If you have a large number of samples to run, and you know you will be using the same functions for filtering scans and choosing the frequency model, you can use the run_all instead. It takes two arguments, the filter_scan_function, and the choose_frequency_model_function.

# not run
sc_char = SCCharacterizePeaks$new("file.mzML", out_file = "file.zip")
sc_char$run_all(filter_scan_function = custom_filter,
                choose_frequency_model_function = custom_frequency_model)
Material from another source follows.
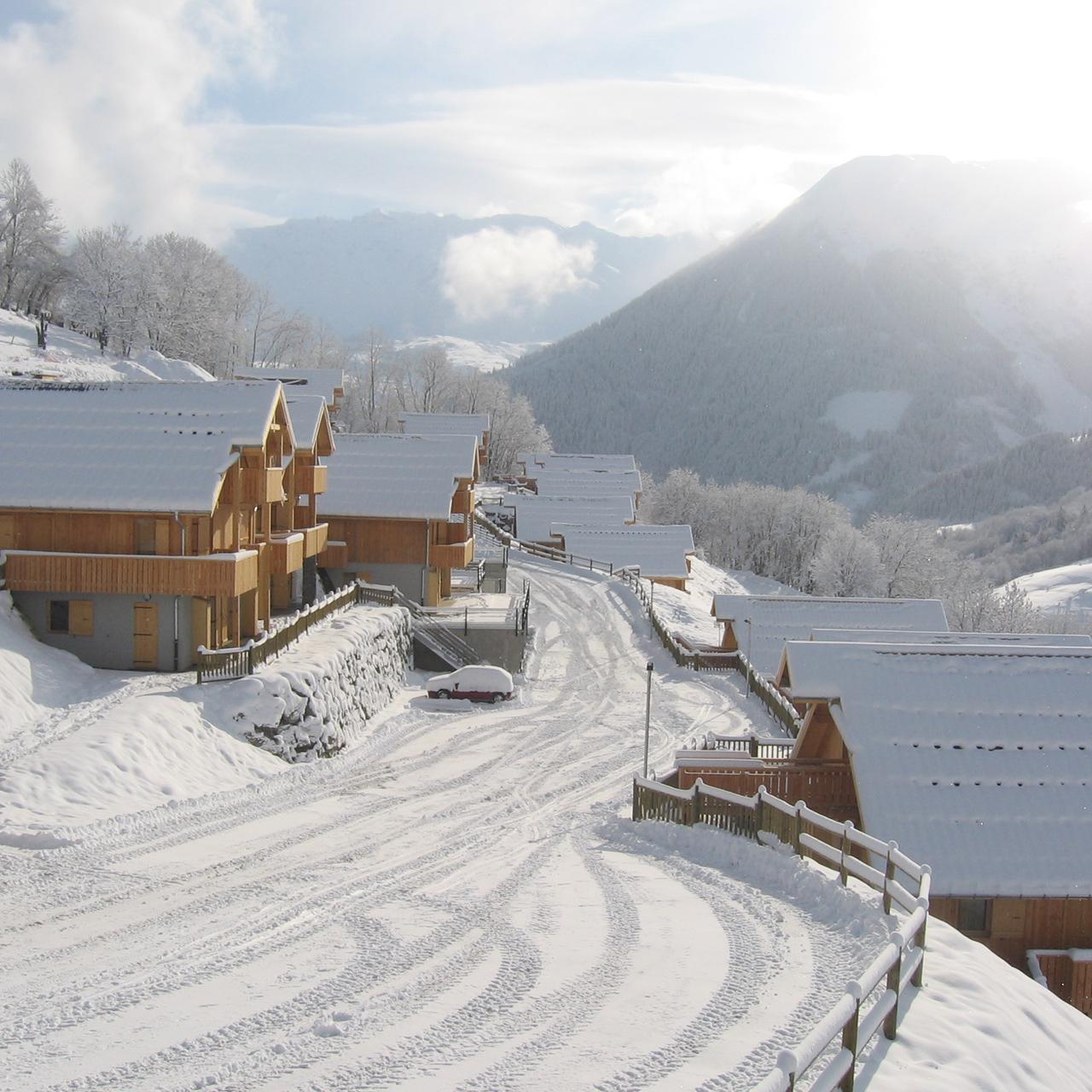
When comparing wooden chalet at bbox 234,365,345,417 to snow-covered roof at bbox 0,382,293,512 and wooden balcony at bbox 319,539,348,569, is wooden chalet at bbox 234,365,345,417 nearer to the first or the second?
wooden balcony at bbox 319,539,348,569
You should see the vignette on custom functions if you want to go this route.

SCPeakRegionFinder

SCPeakRegionFinder is similar to SCCharacterizePeaks in that it is more of a controlling workflow object. It serves to coordinate all the steps that need to happen for peak characterization outside of the conversion to frequency, which is the purview of the SCMzml object. The SCPeakRegionFinder acts on the SCPeakRegions object, which has all of the data and methods.

SCPeakRegions

SCPeakRegions holds the frequency data and the methods. It is controlled by SCPeakRegionFinder.

SCZip

We wanted a fairly generic way to store the original mzML file, any metadata generated about it, the binary output of SCPeakRegionFinder, and a JSONized peak list that can be used for assignment. What we decided on was a simple zip file that keeps those objects together. When we create a new SCZip, we actually create a temp directory, and move all the data there, and unzip it so that it is easily accessible and pieces can be modified easily.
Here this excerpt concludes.